Krise bei Windanlagentochter Siemens Energy spricht mit Bund über Staatshilfen
Der kriselnde Energiekonzern Siemens Energy verhandelt mit der Bundesregierung über staatliche Garantien. Mit den Garantien sollen Großprojekte abgesichert werden. Die Aktie des Konzerns stürzte ab.
Siemens Energy ruft nach Staatshilfe. Das mit Milliardenverlusten kämpfende Unternehmen bestätigte heute Gespräche mit dem Bund über staatliche Garantien. Der Konzern führe Vorgespräche mit unterschiedlichen Parteien, darunter Partnerbanken sowie der Bundesregierung, um den Zugang zu Garantien für Großaufträge sicherzustellen, teilte Siemens Energy mit.
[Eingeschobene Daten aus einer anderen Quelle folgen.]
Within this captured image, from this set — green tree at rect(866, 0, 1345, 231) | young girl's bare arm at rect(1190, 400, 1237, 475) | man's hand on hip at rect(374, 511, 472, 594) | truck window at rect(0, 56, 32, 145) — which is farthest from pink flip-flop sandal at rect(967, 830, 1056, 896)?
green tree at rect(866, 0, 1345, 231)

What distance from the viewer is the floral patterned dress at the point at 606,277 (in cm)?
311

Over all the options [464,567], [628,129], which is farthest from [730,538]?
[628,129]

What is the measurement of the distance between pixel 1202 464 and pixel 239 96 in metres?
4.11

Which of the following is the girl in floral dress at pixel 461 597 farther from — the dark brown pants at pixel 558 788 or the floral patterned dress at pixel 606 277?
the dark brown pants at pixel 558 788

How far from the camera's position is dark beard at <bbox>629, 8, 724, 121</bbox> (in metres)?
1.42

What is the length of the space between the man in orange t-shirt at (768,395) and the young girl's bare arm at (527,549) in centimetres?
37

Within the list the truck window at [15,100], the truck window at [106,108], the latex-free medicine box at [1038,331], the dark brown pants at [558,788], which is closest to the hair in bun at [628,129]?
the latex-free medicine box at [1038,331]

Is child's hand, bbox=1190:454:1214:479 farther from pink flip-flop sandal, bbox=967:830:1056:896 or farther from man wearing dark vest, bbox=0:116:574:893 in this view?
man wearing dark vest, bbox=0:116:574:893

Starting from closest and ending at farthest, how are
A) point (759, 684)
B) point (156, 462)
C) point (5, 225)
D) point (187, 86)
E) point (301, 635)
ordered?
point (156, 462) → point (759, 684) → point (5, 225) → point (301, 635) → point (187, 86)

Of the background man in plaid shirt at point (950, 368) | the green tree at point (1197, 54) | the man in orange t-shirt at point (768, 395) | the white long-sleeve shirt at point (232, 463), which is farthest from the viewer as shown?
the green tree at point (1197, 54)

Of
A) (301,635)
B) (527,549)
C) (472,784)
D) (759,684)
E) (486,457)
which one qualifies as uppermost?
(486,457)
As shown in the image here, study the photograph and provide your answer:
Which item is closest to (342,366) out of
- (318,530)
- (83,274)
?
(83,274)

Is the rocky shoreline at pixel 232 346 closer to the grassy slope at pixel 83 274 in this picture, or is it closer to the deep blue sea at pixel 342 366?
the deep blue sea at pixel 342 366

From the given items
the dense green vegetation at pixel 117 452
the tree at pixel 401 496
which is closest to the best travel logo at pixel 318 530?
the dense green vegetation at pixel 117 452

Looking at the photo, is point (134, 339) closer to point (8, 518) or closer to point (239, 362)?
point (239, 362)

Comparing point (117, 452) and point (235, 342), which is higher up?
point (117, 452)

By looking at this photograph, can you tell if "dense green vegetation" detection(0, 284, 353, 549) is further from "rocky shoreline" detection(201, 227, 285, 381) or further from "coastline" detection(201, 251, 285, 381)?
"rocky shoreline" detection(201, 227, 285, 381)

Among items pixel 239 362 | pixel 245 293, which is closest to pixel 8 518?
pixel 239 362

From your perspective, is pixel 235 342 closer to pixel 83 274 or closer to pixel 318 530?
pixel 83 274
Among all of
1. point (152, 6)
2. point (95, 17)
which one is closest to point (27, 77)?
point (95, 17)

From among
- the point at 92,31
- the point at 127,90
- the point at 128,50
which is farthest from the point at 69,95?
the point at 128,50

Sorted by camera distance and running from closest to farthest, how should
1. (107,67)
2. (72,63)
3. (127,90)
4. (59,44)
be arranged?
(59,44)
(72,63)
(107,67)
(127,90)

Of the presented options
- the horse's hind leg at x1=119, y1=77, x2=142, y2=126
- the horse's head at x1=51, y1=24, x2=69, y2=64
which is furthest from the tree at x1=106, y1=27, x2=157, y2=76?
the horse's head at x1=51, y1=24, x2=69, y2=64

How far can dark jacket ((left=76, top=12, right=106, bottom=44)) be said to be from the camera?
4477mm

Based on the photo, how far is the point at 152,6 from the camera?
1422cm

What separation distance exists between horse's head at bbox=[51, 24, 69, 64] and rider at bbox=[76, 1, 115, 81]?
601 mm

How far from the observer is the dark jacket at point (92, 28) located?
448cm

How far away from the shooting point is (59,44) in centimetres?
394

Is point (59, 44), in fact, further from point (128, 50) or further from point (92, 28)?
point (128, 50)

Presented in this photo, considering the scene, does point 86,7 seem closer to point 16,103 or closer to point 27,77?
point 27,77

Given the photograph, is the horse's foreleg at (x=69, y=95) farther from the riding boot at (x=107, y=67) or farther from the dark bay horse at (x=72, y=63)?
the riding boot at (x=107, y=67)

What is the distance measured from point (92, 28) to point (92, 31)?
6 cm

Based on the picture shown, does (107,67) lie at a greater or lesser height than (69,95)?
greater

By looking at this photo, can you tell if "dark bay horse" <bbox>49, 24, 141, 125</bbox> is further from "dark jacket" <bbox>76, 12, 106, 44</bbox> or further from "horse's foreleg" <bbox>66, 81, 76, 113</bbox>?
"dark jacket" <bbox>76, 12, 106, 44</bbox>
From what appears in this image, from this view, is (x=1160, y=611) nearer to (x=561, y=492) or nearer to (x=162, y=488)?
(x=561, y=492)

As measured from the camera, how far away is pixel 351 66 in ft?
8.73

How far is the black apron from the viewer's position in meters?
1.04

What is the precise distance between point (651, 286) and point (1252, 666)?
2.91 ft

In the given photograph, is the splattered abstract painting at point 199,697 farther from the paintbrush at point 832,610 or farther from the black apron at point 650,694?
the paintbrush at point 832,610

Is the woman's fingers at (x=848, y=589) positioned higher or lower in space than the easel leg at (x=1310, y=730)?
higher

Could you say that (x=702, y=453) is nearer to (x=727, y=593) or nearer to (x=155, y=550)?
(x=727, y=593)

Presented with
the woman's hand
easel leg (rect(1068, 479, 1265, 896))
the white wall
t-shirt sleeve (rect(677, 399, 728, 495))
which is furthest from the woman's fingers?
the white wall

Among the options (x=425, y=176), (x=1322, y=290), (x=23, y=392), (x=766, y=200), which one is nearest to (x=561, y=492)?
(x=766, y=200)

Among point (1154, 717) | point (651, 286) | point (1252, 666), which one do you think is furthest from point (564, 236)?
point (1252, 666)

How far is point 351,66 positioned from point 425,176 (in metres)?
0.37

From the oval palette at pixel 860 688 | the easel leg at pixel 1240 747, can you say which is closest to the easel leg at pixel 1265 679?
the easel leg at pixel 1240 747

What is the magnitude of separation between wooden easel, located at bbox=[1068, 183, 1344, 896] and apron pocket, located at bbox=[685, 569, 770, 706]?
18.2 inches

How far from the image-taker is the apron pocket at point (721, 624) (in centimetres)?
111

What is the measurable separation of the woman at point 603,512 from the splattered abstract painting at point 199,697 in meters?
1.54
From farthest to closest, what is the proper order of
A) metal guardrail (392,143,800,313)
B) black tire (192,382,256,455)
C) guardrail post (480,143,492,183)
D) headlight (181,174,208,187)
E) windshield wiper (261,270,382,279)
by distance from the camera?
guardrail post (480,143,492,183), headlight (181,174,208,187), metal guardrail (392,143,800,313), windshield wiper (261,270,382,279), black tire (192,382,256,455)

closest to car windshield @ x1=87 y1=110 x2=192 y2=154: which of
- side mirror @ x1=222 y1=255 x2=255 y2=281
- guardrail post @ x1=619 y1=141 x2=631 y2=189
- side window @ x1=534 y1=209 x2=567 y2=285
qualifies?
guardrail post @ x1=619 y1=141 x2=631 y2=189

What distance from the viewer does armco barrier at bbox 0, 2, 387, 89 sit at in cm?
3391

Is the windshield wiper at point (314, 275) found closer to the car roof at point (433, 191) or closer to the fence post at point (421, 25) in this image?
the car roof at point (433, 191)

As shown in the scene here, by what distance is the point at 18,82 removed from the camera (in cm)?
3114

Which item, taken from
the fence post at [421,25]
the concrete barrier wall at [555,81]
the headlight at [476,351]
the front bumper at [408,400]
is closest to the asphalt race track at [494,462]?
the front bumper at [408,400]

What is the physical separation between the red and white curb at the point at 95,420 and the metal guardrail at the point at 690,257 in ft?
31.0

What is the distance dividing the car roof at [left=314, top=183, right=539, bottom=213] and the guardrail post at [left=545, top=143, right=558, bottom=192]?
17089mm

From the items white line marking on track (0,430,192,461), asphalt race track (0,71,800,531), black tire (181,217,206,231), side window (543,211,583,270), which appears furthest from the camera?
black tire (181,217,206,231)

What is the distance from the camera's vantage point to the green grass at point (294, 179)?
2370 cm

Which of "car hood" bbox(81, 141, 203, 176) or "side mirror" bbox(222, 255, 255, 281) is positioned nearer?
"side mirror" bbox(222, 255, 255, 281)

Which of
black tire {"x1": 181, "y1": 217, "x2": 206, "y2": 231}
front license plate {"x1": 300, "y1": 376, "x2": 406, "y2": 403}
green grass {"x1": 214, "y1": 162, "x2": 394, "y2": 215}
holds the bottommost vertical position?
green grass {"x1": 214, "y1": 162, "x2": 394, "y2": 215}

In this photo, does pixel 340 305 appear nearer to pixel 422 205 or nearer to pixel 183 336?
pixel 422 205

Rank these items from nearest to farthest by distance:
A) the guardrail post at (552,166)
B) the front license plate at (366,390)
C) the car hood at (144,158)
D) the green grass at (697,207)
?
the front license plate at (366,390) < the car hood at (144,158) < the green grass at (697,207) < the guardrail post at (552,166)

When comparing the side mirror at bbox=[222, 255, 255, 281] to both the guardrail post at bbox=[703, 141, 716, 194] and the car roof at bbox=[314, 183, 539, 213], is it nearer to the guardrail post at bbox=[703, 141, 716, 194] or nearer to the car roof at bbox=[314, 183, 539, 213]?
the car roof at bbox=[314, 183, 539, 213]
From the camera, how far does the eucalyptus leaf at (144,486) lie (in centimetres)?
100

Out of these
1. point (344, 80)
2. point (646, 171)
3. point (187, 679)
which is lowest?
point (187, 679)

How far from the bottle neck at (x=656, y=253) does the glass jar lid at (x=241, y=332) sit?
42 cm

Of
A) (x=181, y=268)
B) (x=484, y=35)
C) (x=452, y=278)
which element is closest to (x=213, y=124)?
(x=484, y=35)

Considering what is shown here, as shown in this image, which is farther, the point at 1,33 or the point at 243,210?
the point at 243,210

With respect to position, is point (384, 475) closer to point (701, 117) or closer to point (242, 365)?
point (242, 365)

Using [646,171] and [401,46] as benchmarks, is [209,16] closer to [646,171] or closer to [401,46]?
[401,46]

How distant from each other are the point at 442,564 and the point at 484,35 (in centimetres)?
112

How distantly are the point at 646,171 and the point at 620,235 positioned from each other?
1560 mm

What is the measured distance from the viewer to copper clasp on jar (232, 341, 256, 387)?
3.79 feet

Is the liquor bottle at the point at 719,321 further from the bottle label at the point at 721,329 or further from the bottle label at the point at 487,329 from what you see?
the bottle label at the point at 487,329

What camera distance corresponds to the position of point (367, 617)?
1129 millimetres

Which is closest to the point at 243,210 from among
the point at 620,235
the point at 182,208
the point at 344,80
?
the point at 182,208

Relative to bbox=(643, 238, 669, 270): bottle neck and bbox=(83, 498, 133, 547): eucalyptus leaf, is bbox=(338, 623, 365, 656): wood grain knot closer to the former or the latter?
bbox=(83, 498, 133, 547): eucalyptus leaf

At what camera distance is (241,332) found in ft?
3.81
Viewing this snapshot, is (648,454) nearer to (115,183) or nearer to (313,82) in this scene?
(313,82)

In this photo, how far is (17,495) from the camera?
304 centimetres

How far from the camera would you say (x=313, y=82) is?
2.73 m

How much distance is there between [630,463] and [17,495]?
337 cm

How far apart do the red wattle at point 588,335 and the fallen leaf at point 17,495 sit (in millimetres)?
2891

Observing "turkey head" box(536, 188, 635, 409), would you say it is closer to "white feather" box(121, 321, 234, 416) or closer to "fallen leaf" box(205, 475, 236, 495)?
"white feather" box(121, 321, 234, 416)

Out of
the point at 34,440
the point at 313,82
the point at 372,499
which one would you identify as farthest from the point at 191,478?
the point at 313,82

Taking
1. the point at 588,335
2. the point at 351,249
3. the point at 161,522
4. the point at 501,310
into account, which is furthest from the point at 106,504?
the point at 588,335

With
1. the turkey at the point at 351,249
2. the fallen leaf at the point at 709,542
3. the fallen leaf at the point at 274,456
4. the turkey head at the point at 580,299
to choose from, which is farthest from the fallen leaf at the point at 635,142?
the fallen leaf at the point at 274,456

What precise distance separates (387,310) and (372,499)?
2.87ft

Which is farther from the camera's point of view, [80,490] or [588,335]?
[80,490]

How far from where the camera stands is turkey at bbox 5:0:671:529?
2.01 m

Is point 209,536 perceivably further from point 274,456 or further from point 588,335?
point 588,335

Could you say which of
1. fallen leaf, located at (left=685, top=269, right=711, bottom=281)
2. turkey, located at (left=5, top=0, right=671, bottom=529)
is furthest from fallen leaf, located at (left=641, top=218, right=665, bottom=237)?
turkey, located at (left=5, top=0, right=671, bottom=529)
"Das enorme Tempo der Energiewende sorgt für eine hohe Nachfrage nach unseren Technologien, unser Auftragsbestand liegt bei 110 Milliarden Euro", betonte ein Sprecher. "Diese an sich positive Entwicklung, führt dazu, dass wir in größerem Ausmaß Garantien an unsere Kunden vergeben müssen. Das ist eine Herausforderung für alle Unternehmen. Wir bringen daher Maßnahmen zur Stärkung unserer Bilanz auf den Weg und führen auch Gespräche mit der Bundesregierung, wie wir Garantiestrukturen im schnell wachsenden Energiemarkt sicherstellen können."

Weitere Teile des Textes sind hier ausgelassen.